Тексты песен группы возвращение
Обновлено: 09.11.2024
Горела на горе
птица – жар,
Сыпала перьями,
Щебетала о прелестях – радостях,
Да не грела на горе мне -
Пыль да пар,
Хлопая крыльями
Разгоняла.
Все лесть – гостям,
В песнях пустых,
С черным нутром
да только лик бел.
Я стоял – стыл
Под снегом густым
Рот разинул, да онемел.
Сном без стыда
Украл день у себя,
Ночь проворонил
в дремоте.
Все мечтал
Потом дела наверстать
Сбил в кровь ноги,
Да не успел.
А на оборванном краю в лохматый лес Луна упала
И покатилась с косогора по сугробам голубым.
А я пойду ее искать, ты про меня пиши – пропало,
А я пойду ее искать туда, где в небе голуби.
Летела по ветру молва,
Сверкала золотом,
Прикрывая лохмотья исподнего,
И долгим дымом позади
Долгая,
А я хотел глоток испить горнего,
Выскочил на холм,
Стоял дурак – дураком,
Словно вязкою смолой связанный,
Смотрел во все глаза
Мечтал сам в руки взять
А пригляделся, все вокруг давно заказано,
И другие дураки
Бьют друг другу синяки,
Трещат полы окрест
Под лбами толоконными,
И среди такой тоски,
Не видно дуракам ни зги,
Я обернулся, и увидел небо,
А оно огромное….
А на оборванном краю в лохматый лес Луна упала
И покатилась с косогора по сугробам голубым.

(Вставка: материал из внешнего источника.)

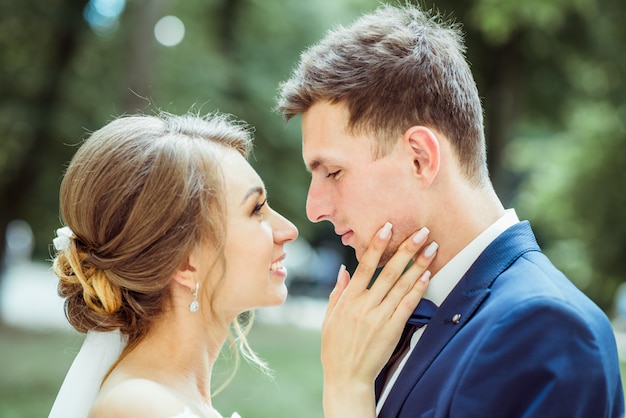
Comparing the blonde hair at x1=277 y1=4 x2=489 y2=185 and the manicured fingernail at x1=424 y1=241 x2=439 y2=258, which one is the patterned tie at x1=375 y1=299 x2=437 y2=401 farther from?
the blonde hair at x1=277 y1=4 x2=489 y2=185

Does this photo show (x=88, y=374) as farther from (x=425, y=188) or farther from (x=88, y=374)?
(x=425, y=188)

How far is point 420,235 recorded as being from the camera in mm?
2223

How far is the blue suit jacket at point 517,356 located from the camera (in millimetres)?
1746

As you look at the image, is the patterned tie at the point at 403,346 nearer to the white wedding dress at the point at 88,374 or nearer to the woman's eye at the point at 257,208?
the woman's eye at the point at 257,208

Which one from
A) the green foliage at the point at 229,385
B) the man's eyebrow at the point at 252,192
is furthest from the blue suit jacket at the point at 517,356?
the green foliage at the point at 229,385

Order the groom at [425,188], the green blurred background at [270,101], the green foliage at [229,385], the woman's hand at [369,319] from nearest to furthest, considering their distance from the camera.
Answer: the groom at [425,188] → the woman's hand at [369,319] → the green foliage at [229,385] → the green blurred background at [270,101]

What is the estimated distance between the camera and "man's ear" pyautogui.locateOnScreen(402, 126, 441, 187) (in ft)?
7.22

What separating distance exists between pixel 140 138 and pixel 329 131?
0.60m

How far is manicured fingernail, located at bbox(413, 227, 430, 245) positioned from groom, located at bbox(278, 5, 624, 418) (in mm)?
48

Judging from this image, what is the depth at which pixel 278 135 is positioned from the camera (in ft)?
47.3

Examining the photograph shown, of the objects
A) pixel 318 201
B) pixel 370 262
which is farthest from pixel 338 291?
pixel 318 201

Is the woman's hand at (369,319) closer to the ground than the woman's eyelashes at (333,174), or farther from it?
closer to the ground

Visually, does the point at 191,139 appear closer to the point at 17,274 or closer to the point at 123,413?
the point at 123,413

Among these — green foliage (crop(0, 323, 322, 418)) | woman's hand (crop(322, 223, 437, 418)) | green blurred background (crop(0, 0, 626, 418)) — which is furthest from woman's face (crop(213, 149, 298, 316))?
green foliage (crop(0, 323, 322, 418))
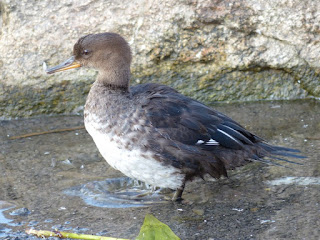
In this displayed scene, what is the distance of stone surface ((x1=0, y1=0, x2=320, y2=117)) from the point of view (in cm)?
520

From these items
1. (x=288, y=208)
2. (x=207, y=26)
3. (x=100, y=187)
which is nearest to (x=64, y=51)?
(x=207, y=26)

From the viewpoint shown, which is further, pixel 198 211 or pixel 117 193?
pixel 117 193

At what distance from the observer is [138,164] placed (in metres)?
3.58

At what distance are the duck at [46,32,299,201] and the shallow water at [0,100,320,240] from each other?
0.17 meters

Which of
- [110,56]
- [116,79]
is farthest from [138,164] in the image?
[110,56]

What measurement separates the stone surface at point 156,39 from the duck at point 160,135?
1269mm

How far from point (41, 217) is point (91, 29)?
90.6 inches

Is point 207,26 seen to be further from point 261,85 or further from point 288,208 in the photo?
point 288,208

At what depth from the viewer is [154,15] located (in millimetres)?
5238

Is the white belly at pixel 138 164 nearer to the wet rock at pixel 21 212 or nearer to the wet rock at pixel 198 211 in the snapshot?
the wet rock at pixel 198 211

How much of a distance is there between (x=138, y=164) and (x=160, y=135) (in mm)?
240

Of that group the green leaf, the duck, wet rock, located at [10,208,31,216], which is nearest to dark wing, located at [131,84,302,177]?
the duck

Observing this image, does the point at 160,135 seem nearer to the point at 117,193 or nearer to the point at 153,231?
the point at 117,193

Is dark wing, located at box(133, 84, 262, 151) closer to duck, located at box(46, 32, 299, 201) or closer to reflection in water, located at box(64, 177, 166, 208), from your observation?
duck, located at box(46, 32, 299, 201)
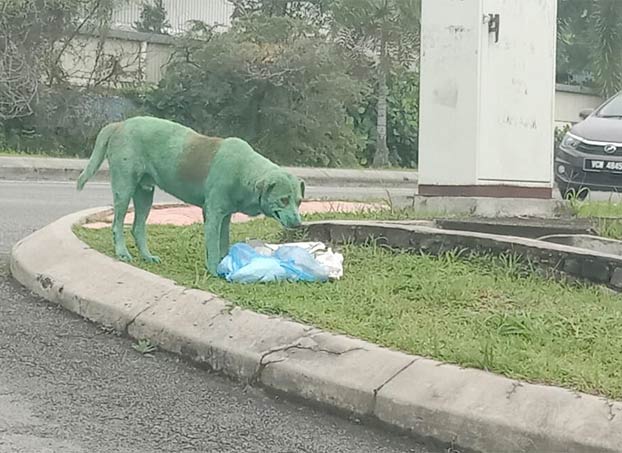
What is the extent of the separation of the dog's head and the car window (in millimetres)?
6426

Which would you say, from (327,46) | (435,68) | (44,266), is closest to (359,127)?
(327,46)

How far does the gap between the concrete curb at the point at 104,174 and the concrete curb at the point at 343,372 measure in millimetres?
8793

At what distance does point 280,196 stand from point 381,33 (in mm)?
18452

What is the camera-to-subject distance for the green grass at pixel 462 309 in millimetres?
3812

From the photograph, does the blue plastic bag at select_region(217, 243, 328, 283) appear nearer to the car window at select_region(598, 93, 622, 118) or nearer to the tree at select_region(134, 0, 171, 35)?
the car window at select_region(598, 93, 622, 118)

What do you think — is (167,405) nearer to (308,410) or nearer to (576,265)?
(308,410)

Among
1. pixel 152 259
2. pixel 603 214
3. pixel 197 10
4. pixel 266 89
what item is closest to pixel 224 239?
pixel 152 259

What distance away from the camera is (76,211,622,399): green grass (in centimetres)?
381

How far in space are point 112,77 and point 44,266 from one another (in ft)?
51.7

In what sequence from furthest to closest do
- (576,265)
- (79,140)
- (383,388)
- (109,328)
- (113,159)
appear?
(79,140) → (113,159) → (576,265) → (109,328) → (383,388)

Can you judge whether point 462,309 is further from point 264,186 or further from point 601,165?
point 601,165

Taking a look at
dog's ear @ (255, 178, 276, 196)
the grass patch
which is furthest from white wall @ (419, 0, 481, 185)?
the grass patch

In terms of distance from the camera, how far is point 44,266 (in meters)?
5.86

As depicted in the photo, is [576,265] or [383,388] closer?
[383,388]
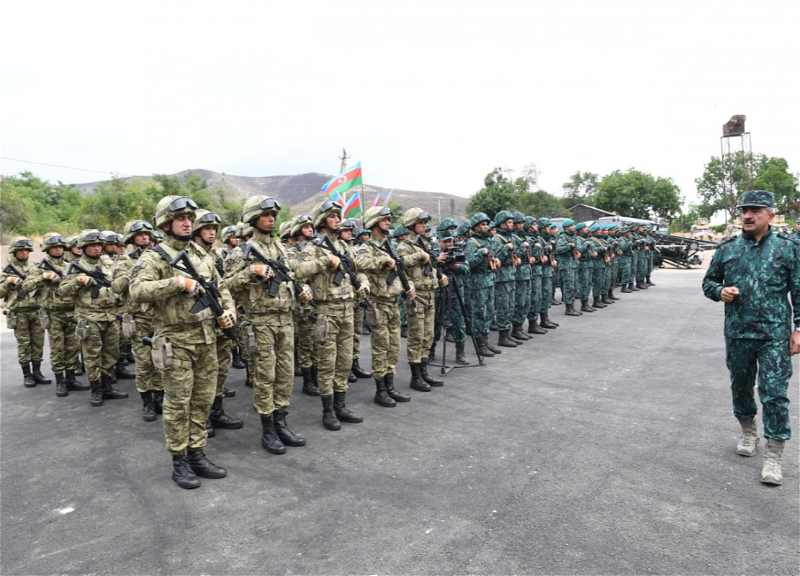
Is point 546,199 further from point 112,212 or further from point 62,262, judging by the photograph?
point 62,262

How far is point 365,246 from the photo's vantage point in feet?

А я пойду ее искать, ты про меня пиши – пропало,
А я пойду ее искать туда, где в небе голуби.
Я ушёл налегке,
Скарб оставив врагам –
Ворох сброшенных шкур.
На чужом языке
Слово скажет варган,
Словно старец – уйгур.
Рвет просторы хомус,
Сброшен с шеи хомут,
Вязнет в топи нога.
Я мотаю на ус,
Чтоб во лжи не тонуть,
Чему учит тайга.
Хвойный до неба храм
С куполом рыжих звезд,
Пляшущих в синеве.
Прячет вяза гора
Комья грачиных гнёзд
В узловатой руке.
Мне свой волчий разбой
Не укрыть темнотой –
Всюду глаза горят.
Будто кто-то живой
Под опавшей листвой
Дышит сыра земля.
Мой соколиный взмах
Не оборвет стрела,
Но проводит во след.
И, сверкнув у виска,
Цель продолжит искать,
Продырявив рассвет.
В узел свяжу тугой
Всё, что забрал с собой,
Всё, что изведал сам –
Реку под радугой,
Да зари золото,
Певчие голоса.
Горный хрусталь ручья,
Плети оленьих троп,
Пеструю пряжу трав,
Птичью свою печаль
В песне, спетой утром,
Хлеб соленый у рта.
Так и буду шагать
По квадрату холста
К чёрно-бурым холмам,
И в дороге уста
Не устанут шептать
Мин сине яратам. (я тебя люблю на татарском языке)
Даже если тебе на окне нарисуют крест
И на пальцах потом объяснят, как правильно жить,
И подсунут под нос изучать какую-то падаль -
Ты держись и не падай.
Если ты прочитаешь о том, что в округе мест нет.
Если в каждом вопросе одно лишь решение — не быть
Если нива твоя оскудела, истоптана стадом,
Ты держись и не падай.
Ни на что не смотря,
Как ты там не крути,
Сколько бы не карабкался ночью рассвет,
Ты на ощупь найдёшь
Рукоять фонаря,
Батарейку в груди.
Да будет свет.
Всем скулящим и лающим в первую очередь.
Будет свет, всем зовущим и страждущим в ясные очи.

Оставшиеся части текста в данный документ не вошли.